Approximately one-third of the abused go on to become abusers. But what about the other two-thirds? All those abused, mistreated, beaten, and betrayed, who went on to lead normal lives? Haunted forever by their experiences, maybe even permanently damaged, but—and here’s the point—still decent? For every victim of molestation who goes on to offend against children as an adult, we can find examples of victims who went on to become kind and loving parents. What is the difference between the two? Are some of us just born able to carry bigger burdens than others?
Michael and Frances had been dealt a bad hand, true, but it was hardly crippling. Not even close to the worst I’d ever heard. The fact that they’d managed to spin their misfortune into a rationalization for twenty years of murder is, for me, more a testament to their weakness and their guilt than a reason to sympathize.
“I don’t really care why,” I say. “I just want to put them in jail.”
“I can get behind that,” Alan agrees.
In the end, this is the simplicity that saves us. Looking for reasons why, trying to get down to that deep, dark bedrock, is just a serpent eating its own tail. In the end, you won’t find truth, you’ll just devour yourself. At some point we have to stop trying to understand why and accept that our only job is to remove them from society. It’s easier with some than others.

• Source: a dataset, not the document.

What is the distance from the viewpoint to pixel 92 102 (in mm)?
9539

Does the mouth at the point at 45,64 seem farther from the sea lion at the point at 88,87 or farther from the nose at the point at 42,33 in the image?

“Let’s get a current address,” I say, “and give them their wish.”
AN HOUR HAS PASSED SINCE
the discoveries began to come so fast and furious. AD Jones is in our offices, along with my team and the FBI SWAT.
The head of our SWAT is Sam Brady, Callie’s fiancé. Brady is in his mid-forties and he’s a tall, lanky man, standing around six-four, with close-cropped hair and a face that can be as grim as his profession calls for. I’ve seen other sides to him and have come to know a man at peace with who he is. He loves Callie quietly, but he loves her deeply and he seems to bring this approach to everything in his life. He’s solid and all man and utterly unintimidated by Callie.
Brady has watched the last video clip of the Preacher.